What about evaluation of the collected data? Is that in scope for this project, too?
All these are good questions that I’d rather not try to answer in a meeting/email thread/chat thread, but rather prototype hands on iteratively. Just may way of approaching stuff and having experienced so many frustrating analysis paralysis moments and moments where theoretical discussions have proven something “absolutely impossible” only for competition then coming out with that exact feature a few moments later. Just try to do it and see how it goes, collect experience and modify your target setting based on that. Listen to customers, community and you shouldn’t go horribly wrong.
Let us do some usability studies, let us talk to users, let us do surveys, let's evaluate all the data users provide to us on the mailing list, the bug tracker, the forums, stack overflow and in lots of other places. We do have a very active and supportive community of users and customers, let us use the feedback they provide already!

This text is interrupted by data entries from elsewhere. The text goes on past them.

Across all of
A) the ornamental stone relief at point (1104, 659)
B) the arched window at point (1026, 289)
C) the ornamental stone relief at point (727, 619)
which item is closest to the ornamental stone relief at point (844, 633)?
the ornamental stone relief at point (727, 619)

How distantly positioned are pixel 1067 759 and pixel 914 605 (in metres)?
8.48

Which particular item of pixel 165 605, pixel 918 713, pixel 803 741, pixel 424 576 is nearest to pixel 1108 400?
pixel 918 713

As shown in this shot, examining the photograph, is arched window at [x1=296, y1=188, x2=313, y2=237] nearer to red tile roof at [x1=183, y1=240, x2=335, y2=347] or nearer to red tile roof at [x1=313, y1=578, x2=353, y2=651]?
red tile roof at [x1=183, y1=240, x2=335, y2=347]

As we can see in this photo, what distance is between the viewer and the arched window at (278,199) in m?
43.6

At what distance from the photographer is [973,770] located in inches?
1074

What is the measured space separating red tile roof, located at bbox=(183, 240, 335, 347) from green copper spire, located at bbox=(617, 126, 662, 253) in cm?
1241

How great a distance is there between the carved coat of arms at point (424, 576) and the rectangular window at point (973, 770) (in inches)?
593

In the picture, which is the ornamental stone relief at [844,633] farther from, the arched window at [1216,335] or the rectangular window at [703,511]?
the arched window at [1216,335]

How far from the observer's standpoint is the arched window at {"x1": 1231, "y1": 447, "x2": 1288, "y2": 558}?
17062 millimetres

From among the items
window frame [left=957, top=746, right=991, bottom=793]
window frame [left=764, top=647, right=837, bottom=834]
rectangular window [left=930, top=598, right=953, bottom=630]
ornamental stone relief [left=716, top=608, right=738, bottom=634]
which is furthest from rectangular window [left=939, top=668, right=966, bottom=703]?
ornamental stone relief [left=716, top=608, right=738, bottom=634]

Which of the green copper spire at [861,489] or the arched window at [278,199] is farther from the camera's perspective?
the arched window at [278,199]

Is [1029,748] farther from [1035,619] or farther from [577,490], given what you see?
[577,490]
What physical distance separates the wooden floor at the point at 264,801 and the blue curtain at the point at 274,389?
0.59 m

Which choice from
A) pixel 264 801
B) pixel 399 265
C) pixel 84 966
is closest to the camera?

Yup, we’ve done usability studies with Qt 3D Studio, we’ve done talking with SOME key customers and yes we’ve even fixed a lot of issues they’ve pointed out in Qt 3D Studio. I’m watching our bug tracker all the time, it’s part of the daily work. But let’s be honest.. we CAN’T talk to every user out there, only the biggest ones, only the ones that happen to participate our events. Qt 3D Studio is not talking to probably 95-97% of our users at the moment as we just can’t. Even this mailing list doesn’t cover all of our users. And crawling through all these email threads, no thanks, that is very very inefficient use of time in my opinion. This forum is great for discussing ideas, formulating, pointing out what needs to be considered (like in this case, it’s loud and clear that privacy and opt-in are of great importance to our community for atelemetry feature). Data collection would (when implemented correctly) automate the input collection and bring in data from all over the user base, that is why I see great value in it.
Collecting some semi-random data from a self-selected group of users and dumping that onto a server somewhere is next to useless compared to all the other options we have already. Even in an ideal situation (which we do not have within Qt!), metrics are not comparable to a real user study where you actually watch users doing their thing.
Perhaps first version will start with a set of data that might turn out to be ”semi random” and “not so useful for understanding users”. But I believe in learning, iterating and improvement. Next iteration we should improve and collect less random set of data that also then helps us in understanding our users better. And so on and so on.
Yes I agree, metrics are ADDITIONAL tool. Not replacement for anything. Visiting users and talking with them does sometime open a whole new point of view in to what you are doing. Those can provide revolutionary ideas for you. That isn’t replaced with metrics. But metrics are great for iterative development, as you point out above. Honing and fine tuning the set of functionality you already have in your application.